In deterministic optimization, engineering designs are often driven to the limits of the design constraints, leaving little or no latitude for tolerances in modeling and simulation uncertainties and/or manufacturing process variability. Optimized designs determined without due consideration of tolerances can be unreliable leading to catastrophic failure. CCAD's research in this area is focused on the investigation and development of new reliability-based design optimization (RBDO) methods and software systems that enable the determination of optimum designs that incorporate confidence ranges for mechanical component/system and electronic assembly. Specific research thrusts include the development of uncertainty modeling, reliability sensitivity analysis, and generalized RBDO methods.
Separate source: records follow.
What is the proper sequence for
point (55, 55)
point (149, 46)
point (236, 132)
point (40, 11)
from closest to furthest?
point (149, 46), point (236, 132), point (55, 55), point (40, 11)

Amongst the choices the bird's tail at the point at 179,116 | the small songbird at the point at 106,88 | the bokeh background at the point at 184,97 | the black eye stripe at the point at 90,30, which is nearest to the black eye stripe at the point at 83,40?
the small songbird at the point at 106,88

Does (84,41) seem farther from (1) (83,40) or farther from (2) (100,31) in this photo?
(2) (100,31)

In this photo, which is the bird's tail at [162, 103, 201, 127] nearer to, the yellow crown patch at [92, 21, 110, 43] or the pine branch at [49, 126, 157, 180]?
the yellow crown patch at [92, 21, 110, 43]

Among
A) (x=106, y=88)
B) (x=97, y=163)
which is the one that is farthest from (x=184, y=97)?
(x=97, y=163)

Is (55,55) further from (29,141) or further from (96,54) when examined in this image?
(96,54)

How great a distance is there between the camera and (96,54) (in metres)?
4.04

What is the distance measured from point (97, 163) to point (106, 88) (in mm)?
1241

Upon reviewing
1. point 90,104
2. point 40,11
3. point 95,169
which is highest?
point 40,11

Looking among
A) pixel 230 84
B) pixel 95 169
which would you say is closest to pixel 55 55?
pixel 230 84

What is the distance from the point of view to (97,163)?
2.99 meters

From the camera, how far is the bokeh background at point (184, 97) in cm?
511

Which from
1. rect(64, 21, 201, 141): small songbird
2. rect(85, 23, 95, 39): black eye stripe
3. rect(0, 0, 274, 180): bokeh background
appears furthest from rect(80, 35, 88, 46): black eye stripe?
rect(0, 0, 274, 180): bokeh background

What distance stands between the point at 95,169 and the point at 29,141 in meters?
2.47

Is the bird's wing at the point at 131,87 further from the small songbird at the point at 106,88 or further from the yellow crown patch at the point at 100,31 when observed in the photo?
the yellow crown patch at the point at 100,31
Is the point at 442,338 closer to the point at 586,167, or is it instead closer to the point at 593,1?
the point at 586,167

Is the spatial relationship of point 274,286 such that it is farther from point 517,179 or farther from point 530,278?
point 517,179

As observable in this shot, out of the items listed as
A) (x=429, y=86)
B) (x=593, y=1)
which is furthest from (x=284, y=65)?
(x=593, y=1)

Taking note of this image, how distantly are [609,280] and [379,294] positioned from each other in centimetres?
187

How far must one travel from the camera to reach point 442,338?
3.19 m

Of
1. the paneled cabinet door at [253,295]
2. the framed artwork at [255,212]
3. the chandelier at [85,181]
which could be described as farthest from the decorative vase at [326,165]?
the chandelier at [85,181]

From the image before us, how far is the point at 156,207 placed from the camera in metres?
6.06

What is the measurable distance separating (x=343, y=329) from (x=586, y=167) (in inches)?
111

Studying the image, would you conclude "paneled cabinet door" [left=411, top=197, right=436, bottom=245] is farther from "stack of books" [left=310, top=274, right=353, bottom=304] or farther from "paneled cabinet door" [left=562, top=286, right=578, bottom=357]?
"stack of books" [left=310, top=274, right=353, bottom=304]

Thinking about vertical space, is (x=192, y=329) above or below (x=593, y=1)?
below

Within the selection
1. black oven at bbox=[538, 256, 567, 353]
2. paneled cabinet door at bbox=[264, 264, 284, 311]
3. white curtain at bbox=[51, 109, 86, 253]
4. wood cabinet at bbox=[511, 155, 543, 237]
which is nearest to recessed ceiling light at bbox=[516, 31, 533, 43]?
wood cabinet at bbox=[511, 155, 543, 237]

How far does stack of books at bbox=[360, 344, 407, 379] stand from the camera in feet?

To address the sensitivity of some manufacturing processes, for example metal stamping and forming, and fatigue life estimation techniques to material property uncertainty, empirical fatigue modeling, external load variability, and dynamic stresses and strains, the Center has adopted an exacting approach to achieve robust RBDO methods and applications. The methodologies developed at CCAD are, however, applicable to general RBDO problems, as a result of an adaptive probabilistic constraint evaluation strategy employed in RBDO research efforts. By integrating system probability analysis with the unified system space in the design optimization process, a design potential method (DPM) has been developed for highly effective probabilistic constraint approximation. The use of the DPM method significantly improves the RBDO convergence rate since it applies important design information obtained during reliability analysis for probabilistic constraint evaluation.